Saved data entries
BEGIN

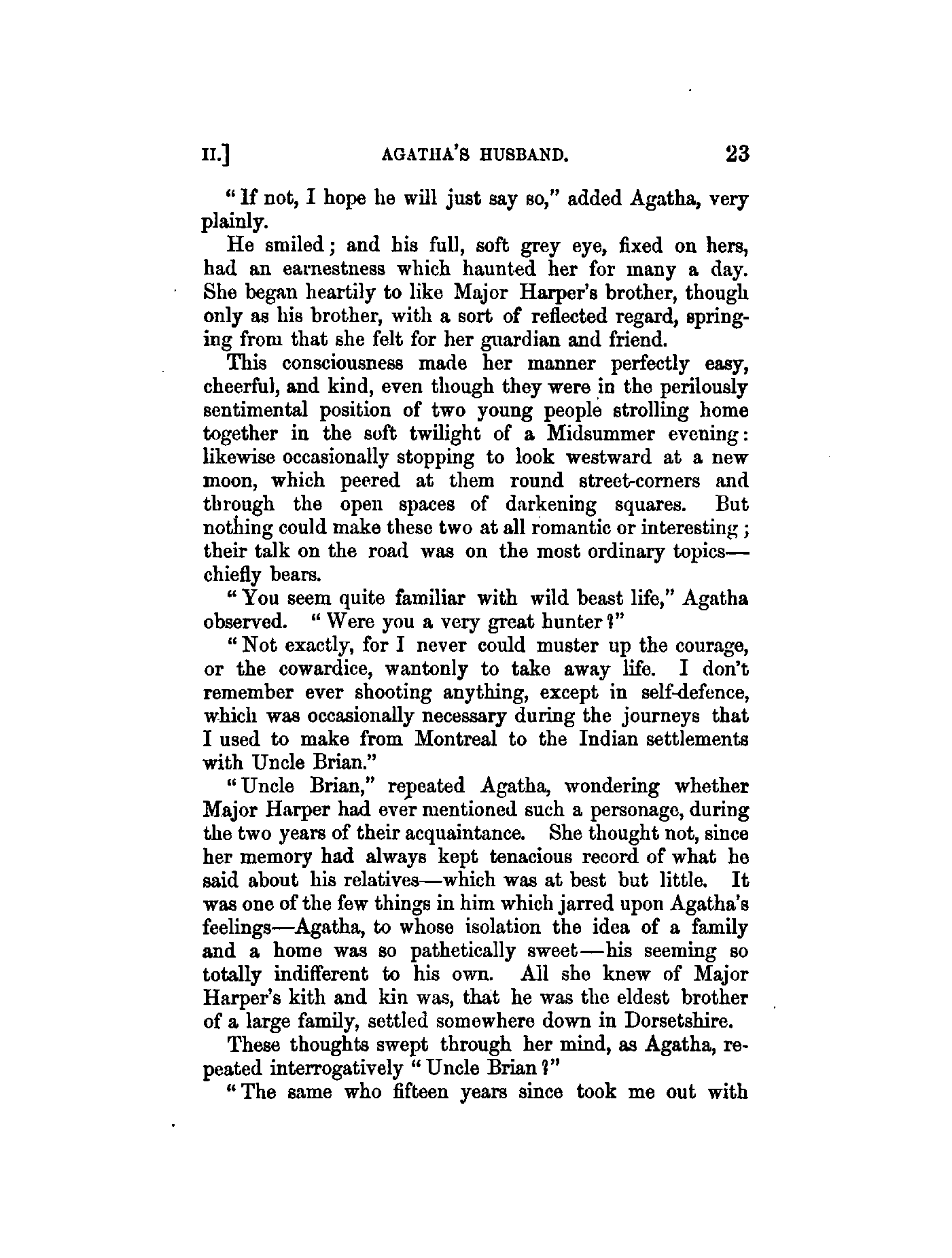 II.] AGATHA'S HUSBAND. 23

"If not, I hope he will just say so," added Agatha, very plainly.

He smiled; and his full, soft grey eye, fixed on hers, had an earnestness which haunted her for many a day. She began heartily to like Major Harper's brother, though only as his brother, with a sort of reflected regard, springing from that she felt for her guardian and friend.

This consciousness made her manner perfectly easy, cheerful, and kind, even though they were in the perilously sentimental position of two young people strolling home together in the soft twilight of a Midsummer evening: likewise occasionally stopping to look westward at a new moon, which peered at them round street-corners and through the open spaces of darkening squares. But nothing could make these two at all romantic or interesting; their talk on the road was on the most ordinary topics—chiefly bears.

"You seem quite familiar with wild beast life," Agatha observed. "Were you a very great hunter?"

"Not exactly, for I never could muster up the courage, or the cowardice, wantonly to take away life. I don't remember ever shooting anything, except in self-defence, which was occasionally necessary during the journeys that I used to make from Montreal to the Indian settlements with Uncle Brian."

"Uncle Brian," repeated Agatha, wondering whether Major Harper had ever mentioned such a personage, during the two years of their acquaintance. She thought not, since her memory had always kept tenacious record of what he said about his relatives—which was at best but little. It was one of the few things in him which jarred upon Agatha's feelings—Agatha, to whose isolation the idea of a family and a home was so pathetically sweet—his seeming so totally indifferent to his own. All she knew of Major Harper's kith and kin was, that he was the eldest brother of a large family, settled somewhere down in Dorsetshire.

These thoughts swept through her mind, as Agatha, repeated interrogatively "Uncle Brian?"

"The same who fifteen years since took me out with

END
BEGIN

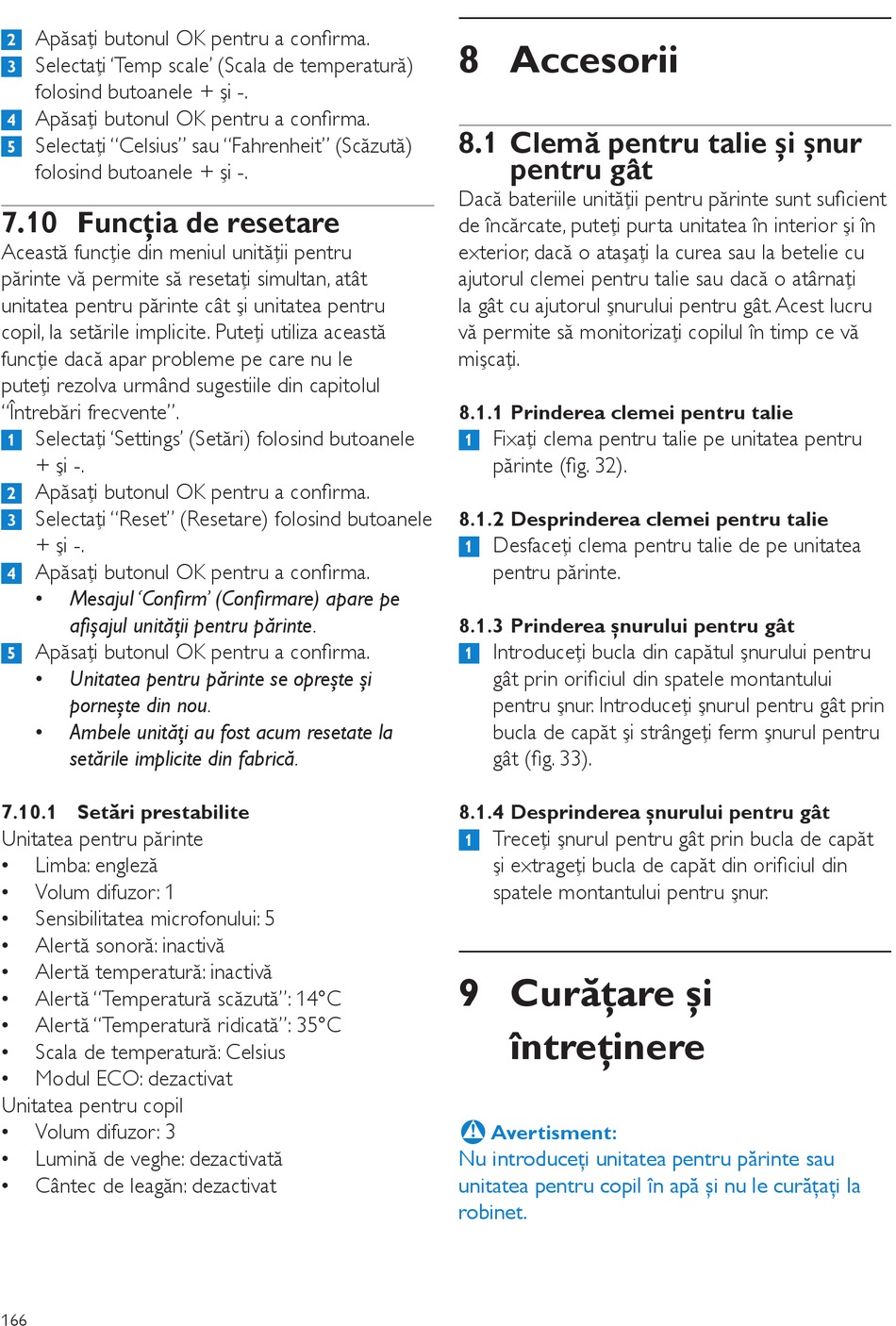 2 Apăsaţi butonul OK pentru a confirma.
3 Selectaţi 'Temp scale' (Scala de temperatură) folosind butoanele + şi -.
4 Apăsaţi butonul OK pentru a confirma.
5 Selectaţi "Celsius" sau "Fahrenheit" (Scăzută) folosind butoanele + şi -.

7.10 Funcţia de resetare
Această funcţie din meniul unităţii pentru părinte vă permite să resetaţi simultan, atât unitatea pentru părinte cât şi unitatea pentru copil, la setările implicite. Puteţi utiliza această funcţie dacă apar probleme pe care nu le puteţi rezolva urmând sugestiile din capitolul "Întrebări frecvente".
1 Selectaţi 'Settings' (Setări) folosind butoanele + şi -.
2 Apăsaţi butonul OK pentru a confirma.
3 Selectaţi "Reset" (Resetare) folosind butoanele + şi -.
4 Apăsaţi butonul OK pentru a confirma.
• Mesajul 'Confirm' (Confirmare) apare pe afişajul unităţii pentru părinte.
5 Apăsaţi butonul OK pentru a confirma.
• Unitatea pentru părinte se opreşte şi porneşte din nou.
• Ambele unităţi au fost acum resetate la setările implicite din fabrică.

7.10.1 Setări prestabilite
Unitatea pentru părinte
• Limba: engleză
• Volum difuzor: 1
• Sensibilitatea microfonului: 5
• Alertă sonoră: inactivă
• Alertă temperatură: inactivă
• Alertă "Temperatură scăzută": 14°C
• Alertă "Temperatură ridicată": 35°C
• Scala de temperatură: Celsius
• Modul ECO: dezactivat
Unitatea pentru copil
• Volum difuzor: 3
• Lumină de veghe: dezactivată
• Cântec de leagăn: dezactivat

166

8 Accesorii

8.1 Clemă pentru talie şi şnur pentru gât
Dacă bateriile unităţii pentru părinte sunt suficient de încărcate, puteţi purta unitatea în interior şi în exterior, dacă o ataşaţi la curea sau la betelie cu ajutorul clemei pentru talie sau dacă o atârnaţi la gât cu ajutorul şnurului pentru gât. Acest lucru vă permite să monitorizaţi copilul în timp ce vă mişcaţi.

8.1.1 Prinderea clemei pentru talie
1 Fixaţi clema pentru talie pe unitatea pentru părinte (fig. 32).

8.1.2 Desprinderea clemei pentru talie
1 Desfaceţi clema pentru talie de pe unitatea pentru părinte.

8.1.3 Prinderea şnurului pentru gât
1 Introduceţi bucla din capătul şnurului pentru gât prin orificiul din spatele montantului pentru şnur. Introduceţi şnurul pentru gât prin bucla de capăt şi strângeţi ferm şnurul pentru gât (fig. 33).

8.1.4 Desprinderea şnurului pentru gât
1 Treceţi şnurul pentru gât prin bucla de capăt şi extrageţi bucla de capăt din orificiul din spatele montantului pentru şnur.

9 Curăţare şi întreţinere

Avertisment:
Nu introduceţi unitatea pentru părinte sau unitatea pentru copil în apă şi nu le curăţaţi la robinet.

END
BEGIN

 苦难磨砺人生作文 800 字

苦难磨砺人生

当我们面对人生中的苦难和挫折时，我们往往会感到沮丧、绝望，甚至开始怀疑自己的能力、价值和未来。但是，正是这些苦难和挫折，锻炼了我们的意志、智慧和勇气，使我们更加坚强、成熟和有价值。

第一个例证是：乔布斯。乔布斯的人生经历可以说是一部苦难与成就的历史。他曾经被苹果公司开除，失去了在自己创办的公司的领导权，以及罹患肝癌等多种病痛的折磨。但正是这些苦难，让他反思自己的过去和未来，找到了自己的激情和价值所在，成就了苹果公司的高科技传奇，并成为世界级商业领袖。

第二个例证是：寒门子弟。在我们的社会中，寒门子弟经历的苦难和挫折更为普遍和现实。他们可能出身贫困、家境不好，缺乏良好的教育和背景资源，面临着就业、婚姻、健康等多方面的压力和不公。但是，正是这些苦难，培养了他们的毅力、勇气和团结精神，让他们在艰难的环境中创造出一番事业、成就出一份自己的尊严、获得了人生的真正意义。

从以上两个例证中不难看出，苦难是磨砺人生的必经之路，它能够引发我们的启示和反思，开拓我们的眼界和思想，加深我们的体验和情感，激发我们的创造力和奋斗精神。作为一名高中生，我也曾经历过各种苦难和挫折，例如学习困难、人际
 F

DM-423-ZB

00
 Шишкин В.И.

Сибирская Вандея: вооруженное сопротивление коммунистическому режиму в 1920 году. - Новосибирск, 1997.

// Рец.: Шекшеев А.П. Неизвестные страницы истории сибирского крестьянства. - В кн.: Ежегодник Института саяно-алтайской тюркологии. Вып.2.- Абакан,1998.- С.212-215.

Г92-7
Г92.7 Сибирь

END

Task instructions:
Retype exactly the lines of the data above that fall between the line with "1 Treceţi şnurul" and the line with "Nu introduceţi unitatea", inclusive, and add nothing.

Answer:
1 Treceţi şnurul pentru gât prin bucla de capăt şi extrageţi bucla de capăt din orificiul din spatele montantului pentru şnur.

9 Curăţare şi întreţinere

Avertisment:
Nu introduceţi unitatea pentru părinte sau unitatea pentru copil în apă şi nu le curăţaţi la robinet.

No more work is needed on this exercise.